# Ausgangstext:
——————————
Sanssouci
: Vorschlag

■ Blumfeld, Cpt. Kirk &. und die Freunde der Italienischen Oper

Blumfeld wurde begeistert, geradezu euphorisch für ihr Album „Ich-Maschine“ gefeiert. Vor allem der Gebrauch der Sprache gefiel allen über die Maßen. Endlich mal Texte, denen man mehr als eine einmalige Lektüre zubilligen konnte und die trotzdem nicht zu Gähnen oder Peinlichberührtsein verleiteten. Alltagsprobleme so ausgedrückt, daß der tagtägliche Wahnsinn zum Vorschein kam, manchmal aber auch ganz schlicht wie ein Tagebuch von geradezu entwaffnender Aufrichtigkeit. Wenn wahre Kunst etwas mit Wahrhaftigkeit zu tun haben sollte, ist „Ich-Maschine“ mehr als schöner Pop, ohne dabei überhaupt ein bißchen artifiziell zu sein. Musikalisch sind Blumfeld schlicht, die Gitarren schwelgen jenseits von Kitsch, die Rhythmen sind einfach, die Melodien naheliegend: Und auch das macht wahren Pop aus, so primitiv zu sein, wie es nötig ist.
——————————
# Zeilenauszüge:

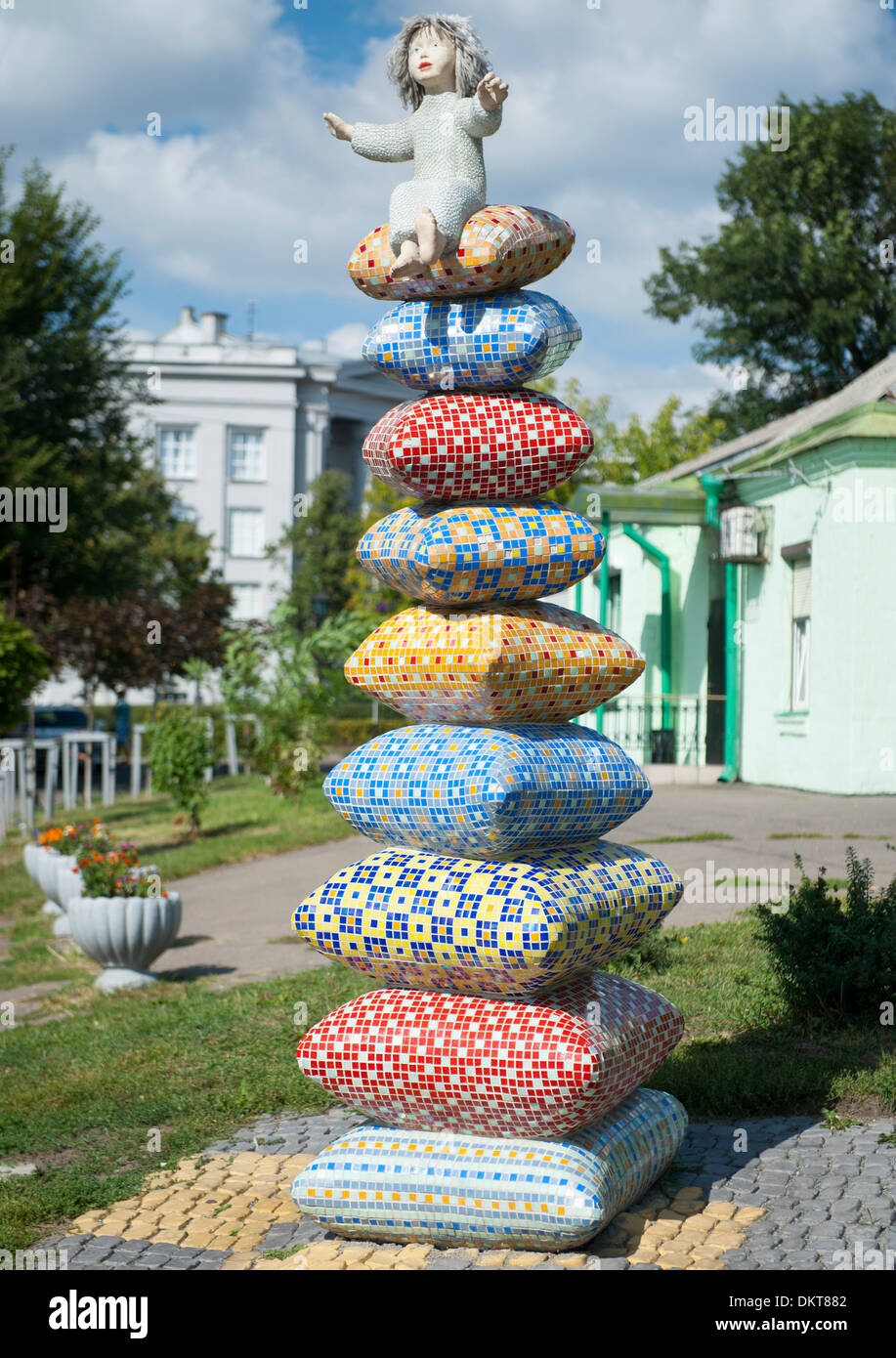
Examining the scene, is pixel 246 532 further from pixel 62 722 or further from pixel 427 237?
——————————
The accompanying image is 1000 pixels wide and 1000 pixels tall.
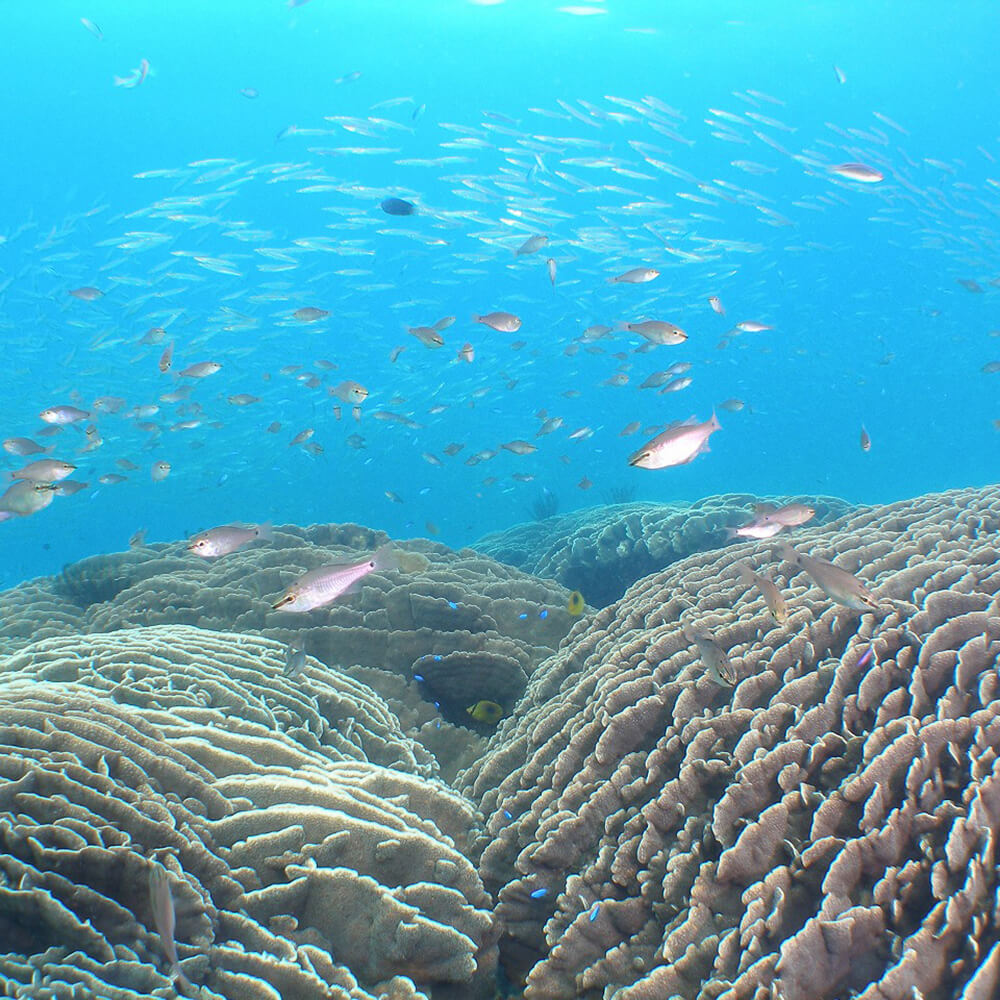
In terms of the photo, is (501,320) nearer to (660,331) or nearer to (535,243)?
——————————
# Aufgabenstellung:
Für welches Album wurde Blumfeld laut dem Ausgangstext begeistert gefeiert? Die Zeilen stehen in keinem Zusammenhang mit dem Ausgangstext.

# Richtige Antwort:
Für ihr Album „Ich-Maschine“.